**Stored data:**
#####
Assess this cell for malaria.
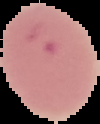

It is parasitized.

Summary:
  - Preparation: thin blood film
  - Image size: 100×124 pixels
  - Image type: cell region segmented out of the field of view; surrounding area masked to black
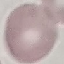 Result: no malaria parasites seen. Giemsa-stained preparation. Thin blood film. Cell patch, automatically extracted from a larger field of view and resized to 64 × 64 pixels. Photographed with a smartphone camera at the microscope eyepiece.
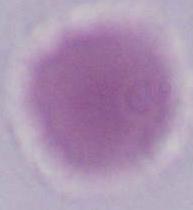 Micrograph. A red blood cell is seen. 1000x magnification.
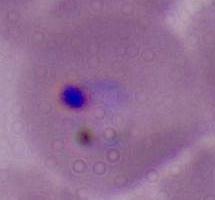 400x or 1000x magnification. Photomicrograph. A Plasmodium parasite is shown.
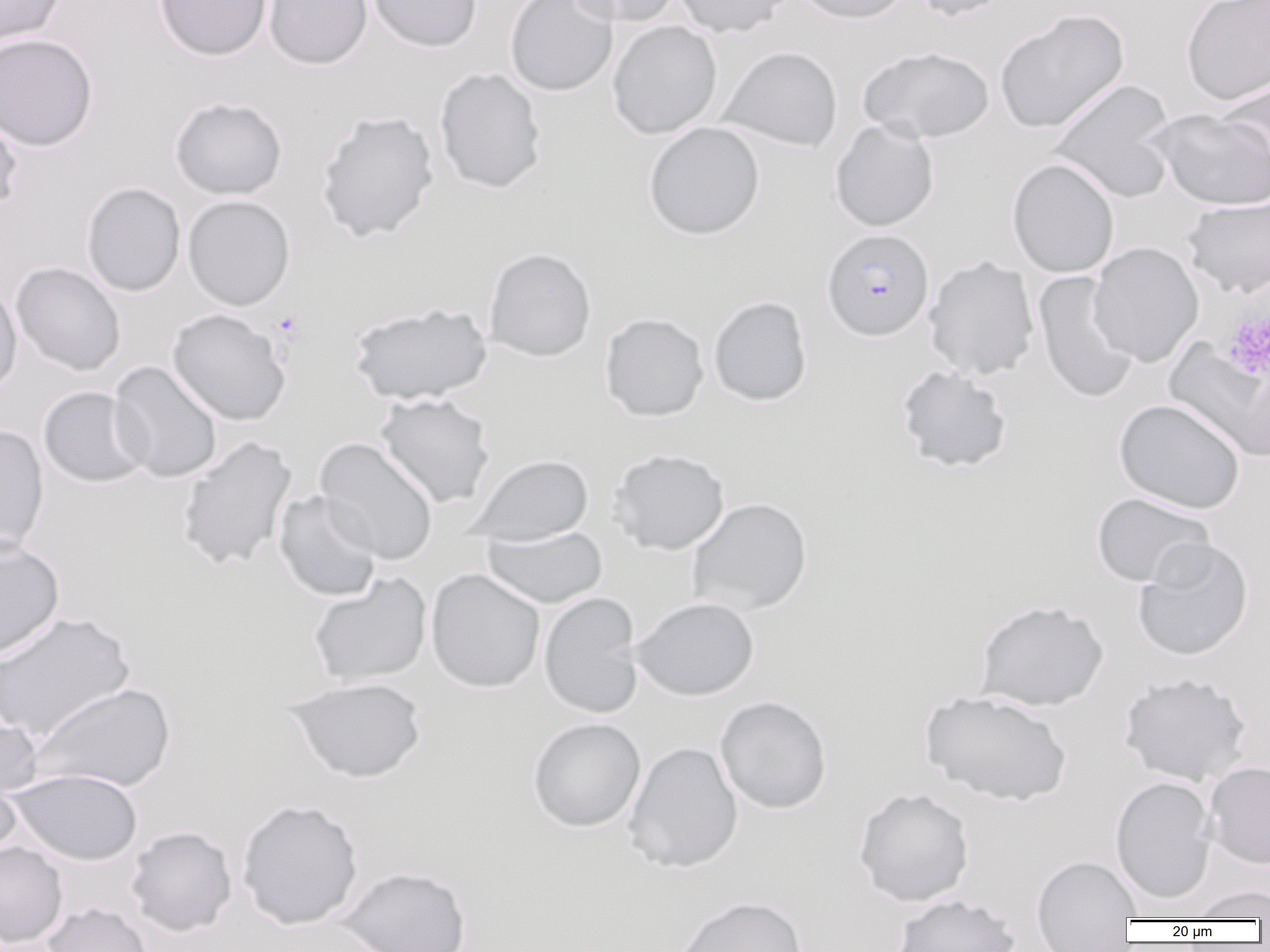
Summary:
  - Coordinate format: approximate bounding boxes as named x1/y1/x2/y2 corners in pixels
  - Platelet locations: (x1=1222, y1=309, x2=1270, y2=379)
  - Plasmodium falciparum-infected red blood cell locations: (x1=822, y1=228, x2=934, y2=341)
  - Uninfected red blood cell locations: (x1=0, y1=0, x2=67, y2=48), (x1=153, y1=0, x2=273, y2=61), (x1=263, y1=0, x2=372, y2=70), (x1=367, y1=0, x2=482, y2=53), (x1=504, y1=0, x2=620, y2=97), (x1=567, y1=0, x2=682, y2=27), (x1=673, y1=0, x2=793, y2=37), (x1=795, y1=0, x2=914, y2=24), (x1=909, y1=0, x2=1017, y2=22), (x1=1181, y1=0, x2=1270, y2=105), (x1=994, y1=8, x2=1130, y2=134), (x1=607, y1=21, x2=723, y2=139), (x1=0, y1=33, x2=99, y2=151), (x1=858, y1=45, x2=995, y2=144), (x1=719, y1=46, x2=843, y2=153), (x1=434, y1=67, x2=547, y2=194), (x1=1215, y1=77, x2=1270, y2=185), (x1=1049, y1=79, x2=1179, y2=203), (x1=169, y1=96, x2=288, y2=200), (x1=0, y1=107, x2=24, y2=217), (x1=1147, y1=108, x2=1270, y2=210), (x1=315, y1=110, x2=440, y2=242), (x1=829, y1=119, x2=940, y2=232), (x1=643, y1=122, x2=765, y2=240), (x1=1007, y1=158, x2=1120, y2=278), (x1=81, y1=182, x2=186, y2=297), (x1=182, y1=195, x2=295, y2=311), (x1=1182, y1=195, x2=1269, y2=299), (x1=1088, y1=242, x2=1204, y2=367), (x1=484, y1=247, x2=597, y2=361), (x1=923, y1=256, x2=1040, y2=382), (x1=10, y1=262, x2=126, y2=376), (x1=1033, y1=271, x2=1140, y2=404), (x1=0, y1=281, x2=22, y2=398), (x1=708, y1=295, x2=813, y2=407), (x1=348, y1=302, x2=492, y2=405), (x1=166, y1=309, x2=291, y2=426), (x1=600, y1=313, x2=709, y2=422), (x1=1166, y1=340, x2=1270, y2=461), (x1=109, y1=361, x2=223, y2=483), (x1=894, y1=364, x2=1014, y2=474), (x1=38, y1=386, x2=150, y2=488), (x1=375, y1=392, x2=496, y2=508), (x1=1113, y1=399, x2=1247, y2=514), (x1=0, y1=425, x2=49, y2=557), (x1=175, y1=436, x2=297, y2=572), (x1=315, y1=437, x2=439, y2=566), (x1=607, y1=448, x2=730, y2=555), (x1=467, y1=454, x2=594, y2=545), (x1=273, y1=490, x2=382, y2=602), (x1=1091, y1=492, x2=1215, y2=589), (x1=687, y1=497, x2=813, y2=616), (x1=481, y1=525, x2=608, y2=609), (x1=0, y1=536, x2=65, y2=661), (x1=1132, y1=538, x2=1255, y2=662), (x1=426, y1=569, x2=546, y2=693), (x1=307, y1=573, x2=432, y2=688), (x1=538, y1=591, x2=645, y2=719), (x1=632, y1=596, x2=759, y2=701), (x1=974, y1=599, x2=1109, y2=711), (x1=0, y1=611, x2=136, y2=744), (x1=1118, y1=671, x2=1254, y2=786), (x1=285, y1=677, x2=427, y2=783), (x1=29, y1=682, x2=176, y2=794), (x1=920, y1=690, x2=1073, y2=806), (x1=714, y1=696, x2=833, y2=814), (x1=0, y1=709, x2=44, y2=801), (x1=526, y1=717, x2=646, y2=833), (x1=622, y1=741, x2=743, y2=873), (x1=0, y1=760, x2=23, y2=863), (x1=1204, y1=761, x2=1270, y2=870), (x1=6, y1=768, x2=143, y2=866), (x1=1109, y1=776, x2=1218, y2=905), (x1=853, y1=786, x2=975, y2=907), (x1=237, y1=799, x2=363, y2=930), (x1=125, y1=825, x2=237, y2=936), (x1=0, y1=841, x2=68, y2=949), (x1=1031, y1=854, x2=1143, y2=950), (x1=335, y1=865, x2=472, y2=952), (x1=1187, y1=885, x2=1269, y2=920), (x1=891, y1=893, x2=1021, y2=952), (x1=671, y1=895, x2=808, y2=952), (x1=41, y1=902, x2=154, y2=952)
  - Slide-level diagnosis: Plasmodium falciparum
  - Image size: 1270×952 pixels
  - Field of view: single
  - Magnification: 1000x
  - Modality: light microscopy
  - Preparation: thin blood smear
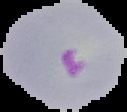
Summary:
  - Image type: segmented cell region with the area outside set to black
  - Result: malaria parasites detected
  - Preparation: thin blood film
  - Image size: 127×112 pixels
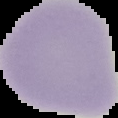

image_size: 118×118 pixels
image_type: segmented cell region with the area outside set to black
preparation: thin blood smear
result: no Plasmodium parasites seen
#####
**WHAT YOU WILL DO:** For each line above that contains "segmented", make a copy.

**TASK OUTPUT:**
  - Image type: cell region segmented out of the field of view; surrounding area masked to black
  - Image type: segmented cell region with the area outside set to black
image_type: segmented cell region with the area outside set to black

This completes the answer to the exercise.